Während er das Gewicht verlagerte, um aufzustehen, brach neben ihm plötzlich ein Ast ab. Sofort hörte sie auf zu tanzen und drehte sich zu ihm. Jetzt stand er zwischen ihr und dem Gefieder, und sie konnte seine Pläne erahnen, sah aber auch die Liebe in seinen Augen.
Für einen Moment schien die Zeit stillzustehen – dann hatte sie sich entschieden. Sie begann wieder zu tanzen, kam auf ihn zu, nahm seine Hand und führte ihn in ihre Welt. Das Wasser wirbelte jetzt zu ihren Füßen, Vögel stimmten ein und er sah grün schimmernde Berge in einer strahlenden Sonne. Sie waren umgeben von anderen Tänzern, so wunderschön wie sie, und er wunderte sich, dass ihm diese vorher noch nie aufgefallen waren.
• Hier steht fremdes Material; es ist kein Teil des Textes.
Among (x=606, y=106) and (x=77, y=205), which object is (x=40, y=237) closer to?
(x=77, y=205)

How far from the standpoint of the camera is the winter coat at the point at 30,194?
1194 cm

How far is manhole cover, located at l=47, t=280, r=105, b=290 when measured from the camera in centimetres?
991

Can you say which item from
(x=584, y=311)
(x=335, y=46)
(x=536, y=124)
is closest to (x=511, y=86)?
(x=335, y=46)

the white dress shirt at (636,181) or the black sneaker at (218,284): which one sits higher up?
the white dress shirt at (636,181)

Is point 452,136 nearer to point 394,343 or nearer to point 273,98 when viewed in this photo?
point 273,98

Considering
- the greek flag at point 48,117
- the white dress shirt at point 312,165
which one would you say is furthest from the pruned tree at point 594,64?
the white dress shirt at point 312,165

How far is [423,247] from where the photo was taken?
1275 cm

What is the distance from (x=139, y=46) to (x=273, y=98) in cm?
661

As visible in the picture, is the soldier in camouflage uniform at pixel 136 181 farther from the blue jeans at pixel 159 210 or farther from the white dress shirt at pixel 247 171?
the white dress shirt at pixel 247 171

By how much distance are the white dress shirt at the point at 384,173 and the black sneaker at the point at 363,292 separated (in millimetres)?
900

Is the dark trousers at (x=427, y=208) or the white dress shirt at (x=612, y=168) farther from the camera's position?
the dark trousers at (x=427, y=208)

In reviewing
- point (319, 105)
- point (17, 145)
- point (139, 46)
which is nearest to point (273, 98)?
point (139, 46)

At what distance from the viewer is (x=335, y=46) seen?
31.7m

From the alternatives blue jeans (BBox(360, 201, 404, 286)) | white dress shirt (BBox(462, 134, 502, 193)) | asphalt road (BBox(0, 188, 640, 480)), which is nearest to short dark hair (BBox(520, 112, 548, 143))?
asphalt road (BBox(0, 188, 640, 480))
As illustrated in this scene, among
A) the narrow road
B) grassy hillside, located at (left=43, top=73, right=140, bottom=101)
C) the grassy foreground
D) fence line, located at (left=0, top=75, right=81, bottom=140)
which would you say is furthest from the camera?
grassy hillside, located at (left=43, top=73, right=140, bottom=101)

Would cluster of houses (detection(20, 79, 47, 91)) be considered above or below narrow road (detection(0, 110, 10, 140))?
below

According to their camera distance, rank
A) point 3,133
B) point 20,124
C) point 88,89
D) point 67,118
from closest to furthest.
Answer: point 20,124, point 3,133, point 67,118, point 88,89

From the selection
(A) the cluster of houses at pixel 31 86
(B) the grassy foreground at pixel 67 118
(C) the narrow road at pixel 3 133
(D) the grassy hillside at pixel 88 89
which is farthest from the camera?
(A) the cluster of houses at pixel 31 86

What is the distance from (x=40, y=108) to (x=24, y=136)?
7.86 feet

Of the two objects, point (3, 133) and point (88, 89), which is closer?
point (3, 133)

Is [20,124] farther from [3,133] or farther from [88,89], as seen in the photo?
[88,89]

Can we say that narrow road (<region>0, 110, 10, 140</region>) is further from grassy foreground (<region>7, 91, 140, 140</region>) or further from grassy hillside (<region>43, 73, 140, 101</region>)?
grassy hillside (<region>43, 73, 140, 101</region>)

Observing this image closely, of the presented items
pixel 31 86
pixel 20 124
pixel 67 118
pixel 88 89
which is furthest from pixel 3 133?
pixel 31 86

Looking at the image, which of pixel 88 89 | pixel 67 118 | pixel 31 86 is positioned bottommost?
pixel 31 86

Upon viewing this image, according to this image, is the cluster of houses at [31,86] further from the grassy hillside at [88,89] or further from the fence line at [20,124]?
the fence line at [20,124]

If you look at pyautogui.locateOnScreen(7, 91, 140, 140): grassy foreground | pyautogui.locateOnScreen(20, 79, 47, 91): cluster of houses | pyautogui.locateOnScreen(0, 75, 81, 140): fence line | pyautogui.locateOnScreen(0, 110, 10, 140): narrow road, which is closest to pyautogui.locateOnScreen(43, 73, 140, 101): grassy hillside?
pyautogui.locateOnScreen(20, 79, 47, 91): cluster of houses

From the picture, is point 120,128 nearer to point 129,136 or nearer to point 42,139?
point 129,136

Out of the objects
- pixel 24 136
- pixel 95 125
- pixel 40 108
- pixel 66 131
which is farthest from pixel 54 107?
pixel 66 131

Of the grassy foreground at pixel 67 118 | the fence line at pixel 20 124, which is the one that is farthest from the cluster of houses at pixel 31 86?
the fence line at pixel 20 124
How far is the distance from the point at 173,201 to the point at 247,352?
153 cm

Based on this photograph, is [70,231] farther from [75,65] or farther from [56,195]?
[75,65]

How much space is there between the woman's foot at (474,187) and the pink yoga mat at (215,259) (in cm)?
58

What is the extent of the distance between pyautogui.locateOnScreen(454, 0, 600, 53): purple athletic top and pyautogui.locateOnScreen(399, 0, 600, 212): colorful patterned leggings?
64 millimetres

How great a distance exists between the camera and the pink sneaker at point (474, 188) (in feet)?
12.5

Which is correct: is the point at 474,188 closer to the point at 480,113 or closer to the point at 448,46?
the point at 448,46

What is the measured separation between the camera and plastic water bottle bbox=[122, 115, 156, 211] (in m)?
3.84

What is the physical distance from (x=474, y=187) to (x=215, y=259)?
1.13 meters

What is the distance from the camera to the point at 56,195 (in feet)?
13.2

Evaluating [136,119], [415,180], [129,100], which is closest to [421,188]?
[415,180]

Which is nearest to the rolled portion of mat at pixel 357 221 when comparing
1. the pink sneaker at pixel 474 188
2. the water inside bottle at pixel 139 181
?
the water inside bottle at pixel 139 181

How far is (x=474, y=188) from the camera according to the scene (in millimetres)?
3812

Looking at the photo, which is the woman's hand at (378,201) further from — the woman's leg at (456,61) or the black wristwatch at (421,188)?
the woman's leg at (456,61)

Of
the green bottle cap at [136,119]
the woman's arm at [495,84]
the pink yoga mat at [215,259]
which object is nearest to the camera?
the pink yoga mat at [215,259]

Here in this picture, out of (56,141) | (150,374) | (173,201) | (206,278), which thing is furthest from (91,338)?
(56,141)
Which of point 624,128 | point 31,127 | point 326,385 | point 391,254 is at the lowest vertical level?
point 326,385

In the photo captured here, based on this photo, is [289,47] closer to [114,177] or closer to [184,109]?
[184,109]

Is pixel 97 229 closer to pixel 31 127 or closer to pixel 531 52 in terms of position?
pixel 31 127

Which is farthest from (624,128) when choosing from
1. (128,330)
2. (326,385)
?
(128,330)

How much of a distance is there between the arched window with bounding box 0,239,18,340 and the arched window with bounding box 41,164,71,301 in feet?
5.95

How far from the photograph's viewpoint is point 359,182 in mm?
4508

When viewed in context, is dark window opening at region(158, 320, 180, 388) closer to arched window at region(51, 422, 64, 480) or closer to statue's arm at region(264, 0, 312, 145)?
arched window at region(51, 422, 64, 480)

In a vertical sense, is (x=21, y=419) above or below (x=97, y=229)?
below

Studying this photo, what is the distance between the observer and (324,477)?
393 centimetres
Er hatte jegliches Zeitgefühl verloren und öffnete die Augen erst wieder, als er ihre Hand nicht mehr in der seinen spürte. Die Flut war auf dem Rückzug und er sah sie, den Schwan, der sich vom Ufer abstieß und wieder in den Strom hineinglitt. Als sie außer Sichtweite war, fiel sein Blick auf eine einzelne Feder am Boden, die er von nun an immer bei sich trug.